なぜ「図表を含む日本語文書」の処理が重要なのか
日本企業の業務ドキュメントには、独特の文化や商習慣が反映されています。複雑にセルが結合されたスプレッドシート(いわゆる「Excel方眼紙」)、罫線が多用された帳票、図面とテキストが混在する製造業の仕様書やマニュアルなど、視覚的なレイアウトに依存した文書が多数存在します。従来のOCR(光学式文字認識)技術や、英語圏のデータ群を主軸に学習した海外製LLMでは、こうした「日本特有の複雑な図表・レイアウト」を正確に読み取り、文脈に沿って意味を抽出することが困難でした。tsuzumi 2のような日本語と日本のビジネスフォーマットに特化したモデルが図表処理能力を向上させることは、これまでデータ化や検索の対象から漏れていた「社内に眠る膨大な非構造化データ」を、AIの知識源として活用できる可能性を広げます。

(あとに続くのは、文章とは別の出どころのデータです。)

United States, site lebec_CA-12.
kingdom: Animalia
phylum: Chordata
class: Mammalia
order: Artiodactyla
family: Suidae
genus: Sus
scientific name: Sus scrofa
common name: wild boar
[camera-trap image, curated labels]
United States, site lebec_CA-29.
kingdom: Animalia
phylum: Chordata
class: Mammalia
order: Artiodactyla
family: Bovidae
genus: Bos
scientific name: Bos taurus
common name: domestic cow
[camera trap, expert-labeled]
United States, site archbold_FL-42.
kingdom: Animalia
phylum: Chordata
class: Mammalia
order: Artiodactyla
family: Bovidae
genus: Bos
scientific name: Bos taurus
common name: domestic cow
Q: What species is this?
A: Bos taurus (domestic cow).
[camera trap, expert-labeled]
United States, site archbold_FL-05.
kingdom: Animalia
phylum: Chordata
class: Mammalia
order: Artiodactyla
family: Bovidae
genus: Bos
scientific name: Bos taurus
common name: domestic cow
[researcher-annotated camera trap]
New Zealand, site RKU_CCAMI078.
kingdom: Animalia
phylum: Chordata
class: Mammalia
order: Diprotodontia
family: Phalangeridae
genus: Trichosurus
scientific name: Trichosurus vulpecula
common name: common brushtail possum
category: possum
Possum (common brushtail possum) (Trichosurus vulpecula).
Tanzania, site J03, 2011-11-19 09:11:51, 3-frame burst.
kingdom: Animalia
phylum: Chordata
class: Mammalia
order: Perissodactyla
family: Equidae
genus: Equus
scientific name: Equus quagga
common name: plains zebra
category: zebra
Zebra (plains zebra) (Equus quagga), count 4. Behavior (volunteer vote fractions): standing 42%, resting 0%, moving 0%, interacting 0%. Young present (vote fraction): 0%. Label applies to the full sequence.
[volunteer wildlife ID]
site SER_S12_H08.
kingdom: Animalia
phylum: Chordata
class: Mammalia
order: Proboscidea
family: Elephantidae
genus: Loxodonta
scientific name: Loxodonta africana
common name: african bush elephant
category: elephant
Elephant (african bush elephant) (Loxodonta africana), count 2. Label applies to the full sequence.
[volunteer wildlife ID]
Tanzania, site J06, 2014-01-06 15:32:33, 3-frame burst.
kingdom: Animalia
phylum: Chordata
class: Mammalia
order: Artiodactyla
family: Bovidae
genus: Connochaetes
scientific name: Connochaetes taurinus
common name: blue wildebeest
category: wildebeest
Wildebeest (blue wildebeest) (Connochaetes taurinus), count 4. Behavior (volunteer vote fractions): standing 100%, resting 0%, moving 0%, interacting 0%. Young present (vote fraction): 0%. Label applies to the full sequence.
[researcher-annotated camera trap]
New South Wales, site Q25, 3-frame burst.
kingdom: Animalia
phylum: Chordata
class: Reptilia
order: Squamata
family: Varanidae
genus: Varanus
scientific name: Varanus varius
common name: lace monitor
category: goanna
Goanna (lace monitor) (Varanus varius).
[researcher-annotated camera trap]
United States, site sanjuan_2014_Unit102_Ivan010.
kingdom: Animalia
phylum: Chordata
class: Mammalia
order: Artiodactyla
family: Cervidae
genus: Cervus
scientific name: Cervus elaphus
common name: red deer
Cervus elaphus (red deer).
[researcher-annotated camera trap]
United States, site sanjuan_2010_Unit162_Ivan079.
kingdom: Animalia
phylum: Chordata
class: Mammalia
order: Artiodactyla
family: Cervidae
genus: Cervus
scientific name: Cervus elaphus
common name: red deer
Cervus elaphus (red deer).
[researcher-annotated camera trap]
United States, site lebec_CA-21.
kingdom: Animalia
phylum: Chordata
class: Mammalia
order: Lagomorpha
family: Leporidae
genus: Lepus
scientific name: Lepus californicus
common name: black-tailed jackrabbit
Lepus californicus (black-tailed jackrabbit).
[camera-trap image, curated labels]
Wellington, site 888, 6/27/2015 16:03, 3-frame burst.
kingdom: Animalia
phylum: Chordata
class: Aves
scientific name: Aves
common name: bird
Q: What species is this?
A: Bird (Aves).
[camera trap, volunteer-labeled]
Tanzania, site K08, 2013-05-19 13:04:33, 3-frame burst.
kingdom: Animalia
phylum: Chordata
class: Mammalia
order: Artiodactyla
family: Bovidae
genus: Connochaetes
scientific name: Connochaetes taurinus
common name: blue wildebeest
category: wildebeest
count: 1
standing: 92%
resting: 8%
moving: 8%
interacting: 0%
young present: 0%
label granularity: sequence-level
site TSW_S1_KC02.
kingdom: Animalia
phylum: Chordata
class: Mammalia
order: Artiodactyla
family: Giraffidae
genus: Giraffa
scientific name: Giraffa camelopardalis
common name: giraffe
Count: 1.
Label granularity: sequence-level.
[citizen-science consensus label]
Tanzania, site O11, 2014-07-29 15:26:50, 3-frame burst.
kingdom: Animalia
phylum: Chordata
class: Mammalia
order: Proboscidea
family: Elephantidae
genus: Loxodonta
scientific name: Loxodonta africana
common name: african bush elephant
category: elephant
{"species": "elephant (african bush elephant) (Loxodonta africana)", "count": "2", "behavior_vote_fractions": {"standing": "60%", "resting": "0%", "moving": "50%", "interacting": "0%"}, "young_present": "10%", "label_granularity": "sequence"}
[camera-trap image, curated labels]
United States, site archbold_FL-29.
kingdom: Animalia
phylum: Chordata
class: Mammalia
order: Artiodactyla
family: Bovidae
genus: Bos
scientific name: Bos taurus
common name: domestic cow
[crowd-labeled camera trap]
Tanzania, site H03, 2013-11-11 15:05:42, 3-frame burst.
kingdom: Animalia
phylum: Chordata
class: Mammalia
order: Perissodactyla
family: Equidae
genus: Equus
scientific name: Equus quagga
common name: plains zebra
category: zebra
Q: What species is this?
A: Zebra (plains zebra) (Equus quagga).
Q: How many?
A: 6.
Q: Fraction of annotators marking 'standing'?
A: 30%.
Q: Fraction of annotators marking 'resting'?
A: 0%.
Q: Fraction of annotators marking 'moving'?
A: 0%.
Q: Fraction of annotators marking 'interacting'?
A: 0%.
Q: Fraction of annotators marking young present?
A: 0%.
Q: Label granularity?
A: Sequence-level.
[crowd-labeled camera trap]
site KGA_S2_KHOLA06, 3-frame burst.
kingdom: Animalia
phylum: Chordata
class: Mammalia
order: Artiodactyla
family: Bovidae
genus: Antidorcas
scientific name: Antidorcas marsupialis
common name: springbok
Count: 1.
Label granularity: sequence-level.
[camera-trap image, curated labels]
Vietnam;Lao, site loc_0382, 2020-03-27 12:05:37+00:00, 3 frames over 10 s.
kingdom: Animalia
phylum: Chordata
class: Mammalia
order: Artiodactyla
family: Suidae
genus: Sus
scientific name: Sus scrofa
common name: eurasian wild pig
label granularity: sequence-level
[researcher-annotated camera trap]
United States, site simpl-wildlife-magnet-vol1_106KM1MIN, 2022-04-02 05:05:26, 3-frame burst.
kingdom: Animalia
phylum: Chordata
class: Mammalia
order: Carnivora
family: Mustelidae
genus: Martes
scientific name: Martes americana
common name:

軽量・特化型モデルが日本企業にもたらすメリットと限界
NTTのtsuzumiに代表される国産LLMの多くは、パラメーター数(AIの規模を示す指標)を抑えた「軽量モデル」として設計されています。軽量であることの最大のメリットは、計算資源のコストを抑えつつ、企業内のオンプレミス(自社運用)環境やセキュアな閉域網で稼働させやすい点にあります。金融機関や医療機関、製造業の設計部門など、機密性の高いデータを扱う日本企業にとって、外部のクラウドにデータを送信しないセキュアなAI環境の構築は、AIガバナンスやコンプライアンスの観点から不可欠な要件です。一方で、軽量・特化型モデルには限界もあります。汎用的な推論力や、多言語でのクリエイティブな文章生成といった領域では、膨大なパラメーターを持つ海外の巨大モデル(GPT-4など)に分があります。万能な一つのAIを求めるのではなく、用途やデータの機密性に応じて複数のLLMを使い分けるアーキテクチャ設計が、今後のエンジニアやプロダクト担当者には求められます。
実務への組み込み:想定されるユースケース
図表処理能力とセキュアな環境での稼働を組み合わせることで、日本国内のニーズに直結した様々なユースケースが想定されます。例えば、製造業における「過去の不具合報告書や設計図面の検索システム」です。これらをRAG(検索拡張生成:社内データとLLMを連携させ、事実に基づいた回答を生成する仕組み)に組み込むことで、若手エンジニアが自然言語で質問し、図表入りの古いマニュアルから正確な手順を導き出すといった業務効率化が可能になります。また、自治体やバックオフィス業務においては、フォーマットが定まっていない取引先からの請求書や、複雑なレイアウトの申請書類から必要な数値を自動抽出し、基幹システムに連携させるといった業務プロセスの自動化(ハイパーオートメーション)への貢献も期待されます。
日本企業のAI活用への示唆
第一に、AI導入を検討する意思決定者は「どのモデルを使うか」の前に、「自社のどのようなドキュメント(データ)をAIに読み込ませたいか」を明確にする必要があります。図表や複雑なレイアウトを含む日本語文書が多い場合、海外製の巨大モデルだけでなく、国産の特化型・軽量モデルの併用を検討することが現実的な解となります。第二に、AIガバナンスの視点です。顧客情報や独自の技術ノウハウを含むデータを扱う場合、オンプレミス環境で構築可能な軽量モデルは、情報漏洩リスクを低減する強力な選択肢となります。最後に、AIモデルが進化しても「データの前処理」が不要になるわけではないという点です。図表の読み取り精度が向上したとはいえ、AIが解釈しやすい社内ドキュメントのルール作り(標準化)やデータのクレンジングを組織文化として根付かせることが、中長期的なAI活用の成否を分ける鍵となるでしょう。